_THE REQUEST_: Return every line of the material below verbatim.

_DATA EXTRACT_:
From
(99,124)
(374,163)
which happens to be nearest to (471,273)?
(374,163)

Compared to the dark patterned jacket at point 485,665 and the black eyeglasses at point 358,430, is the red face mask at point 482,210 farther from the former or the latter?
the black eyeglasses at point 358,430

_SOLUTION TO THIS TASK_:
From
(99,124)
(374,163)
which happens to be nearest to (471,273)?
(374,163)

Compared to the dark patterned jacket at point 485,665 and the black eyeglasses at point 358,430, is the red face mask at point 482,210 farther from the former or the latter?
the black eyeglasses at point 358,430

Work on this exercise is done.